*Texto proporcionado:*
______________________________

Es de noche y hace frío en una avenida del Oeste del Gran Buenos Aires. Cuando estaciono, veo el nuevo auto del Chungo, con él adentro, solo. Me recrimina mi impuntualidad.
Está aún más asustado que la última vez que lo vi. Se larga a hablar en un tono reflexivo, como analizando su vida, el camino que transitó en los últimos años, desde una infancia marginal a un presente cargado de poder y de lujos como uno de los jefes de “La 12”.

Yo estaba nervioso. Mientras Chungo me hablaba con su mirada perdida, sólo pensaba en bajarme cuanto antes de ese coche y llevarme la computadora de Coppola. La situación desesperada del Chungo y esa avenida vacía del conurbano bonaerense me daban la sensación de estar a la deriva, de que cualquier cosa podía pasarme. Tampoco podía demostrarle al Chungo lo que estaba sintiendo, y eso me ponía aún más tenso.

Por fin, en un momento me pasa una bolsa de papel con la marca de una tienda de ropa. Adentro estaba la Mac. A cambio le entrego el sobre con el dinero. Espero que cuente el efectivo (en ese momento recordé que yo no había lo había hecho), pero no lo hace. Se pone a hablar sobre la situación de la barra brava. Me cuenta que no quiere vivir en ese barrio, que no le gusta y que tiene el dinero suficiente para irse a un lugar más caro. Pero que en ese territorio está protegido. Que en las manzanas de su barrio está su gente, que en ningún lado estaría tan seguro como en el pobre poblado de La Matanza.

Mantengo la conversación, pero no lo escucho. Solo quiero disimular mi incomodidad por estar ahí y mi euforia por estar concretando con éxito la interminable operación. En cuanto termina su charla, me despido, anunciándole que lo llamaría al otro día para devolverle su laptop.
Volvía a mi casa con una mezcla de sentimientos. Alegría, tristeza, temor. Tenía la computadora en mis manos, pero estaba conmovido por el Chungo. Para él, el mundo del delito no ha sido un “desvío del camino”, sino la vida cotidiana. Y su caso no es muy distinto al de muchos que, como él, crecieron en los cordones de pobreza más miserables de Argentina. Algunos terminan muertos y muchos presos. Pero incluso los que logran escapar a esos destinos, viven presintiendo que algún día les tocará lo uno o lo otro.

Llegué a la casa de Javiera con la Mac y se comprometió a devolvérmela al día siguiente. Esa noche soñó que el Chungo entraba a su casa, tomaba de rehén a toda su familia y pedía a gritos que le devolvieran la computadora.

Al día siguiente esperé que Javiera me devolviera el ordenador, pero eso no pasó. No quería llamarla y parecer ansioso, pero me aterraba que Coppola decidiera quedarse con el ordenador y de esa manera yo traicionara mortalmente al Chungo. Pasé un día tremendo, mirando mi celular constantemente. Incluso me llame a mí mismo desde otro teléfono para corroborar que estuviera funcionando. Esperaba que la llamada de Javiera fuera antes que la de Chungo. Si pasaba lo contrario, no iba a tener cómo explicarle que no sabía dónde estaba su computadora.

Afortunadamente él tampoco me llamó durante ese día. Interpreté ese silencio como una presión. Era yo el comprometido a comunicarme con él. Finalmente, esa noche Javiera me envió un SMS: “La tengo en casa”. Ahora sí, esta historia se terminaba.

Al otro día me encontré con el Chungo y le presenté el viejo ordenador con un nuevo disco duro. Cuando apretó la tecla de encendido, tardó en reaccionar y yo recordé que no lo había probado. Solo quería darle el objeto, devolverle lo que a estas alturas ya le pertenecía. Me dio un poco de miedo de que no funcionara. ¿Qué pasaba en ese caso? La máquina, después de unos segundos, se encendió correctamente. Para satisfacción del Chungo, de Francis Ford Coppola y mía, todo había vuelto a su orden natural.

______________________________

*Material proporcionado:*
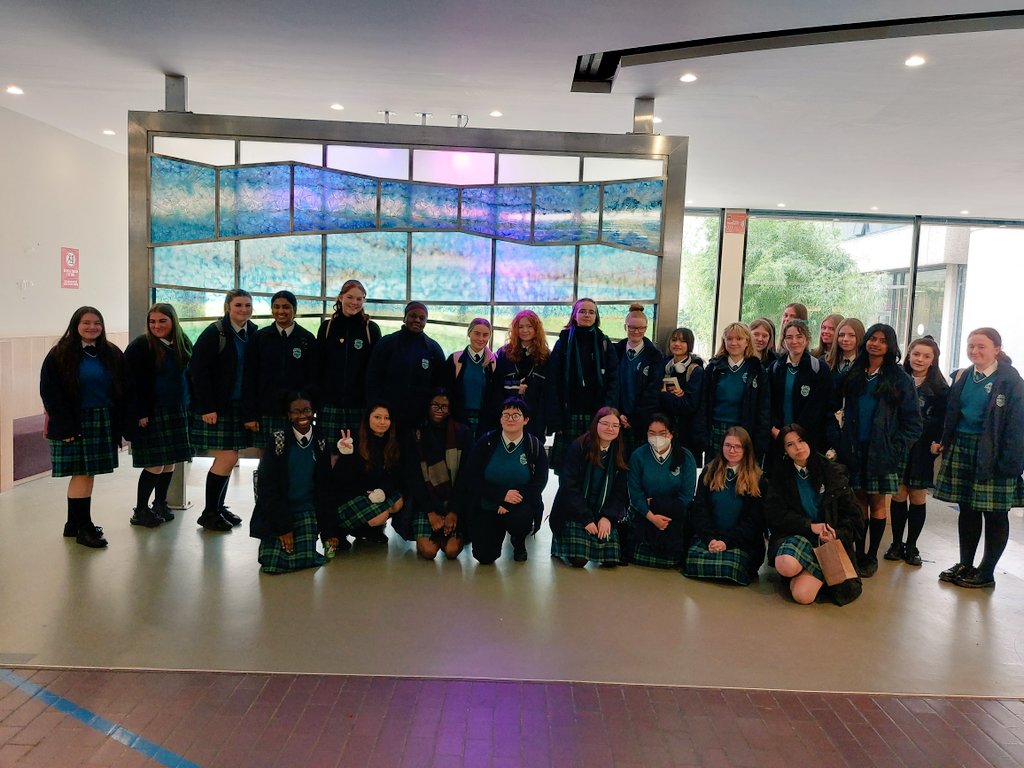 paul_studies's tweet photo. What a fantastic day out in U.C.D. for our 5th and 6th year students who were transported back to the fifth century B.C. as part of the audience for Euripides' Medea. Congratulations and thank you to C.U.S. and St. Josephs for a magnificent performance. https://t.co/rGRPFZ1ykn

______________________________

*Ejercicios por resolver:*
- a) Transcribe del relato sobre el Chungo el fragmento que empieza en "Es de noche" y termina en "aún más tenso.".
- b) En el relato sobre el Chungo, ¿por qué el Chungo sigue viviendo en su barrio, aunque no le gusta y tiene dinero para irse a un lugar más caro? Responde en una a tres oraciones.

*Resultados:*
- a)
Es de noche y hace frío en una avenida del Oeste del Gran Buenos Aires. Cuando estaciono, veo el nuevo auto del Chungo, con él adentro, solo. Me recrimina mi impuntualidad.
Está aún más asustado que la última vez que lo vi. Se larga a hablar en un tono reflexivo, como analizando su vida, el camino que transitó en los últimos años, desde una infancia marginal a un presente cargado de poder y de lujos como uno de los jefes de “La 12”.

Yo estaba nervioso. Mientras Chungo me hablaba con su mirada perdida, sólo pensaba en bajarme cuanto antes de ese coche y llevarme la computadora de Coppola. La situación desesperada del Chungo y esa avenida vacía del conurbano bonaerense me daban la sensación de estar a la deriva, de que cualquier cosa podía pasarme. Tampoco podía demostrarle al Chungo lo que estaba sintiendo, y eso me ponía aún más tenso.

- b) Se queda porque en ese territorio está protegido. En las manzanas de su barrio está su gente, y en ningún otro lado estaría tan seguro como en La Matanza.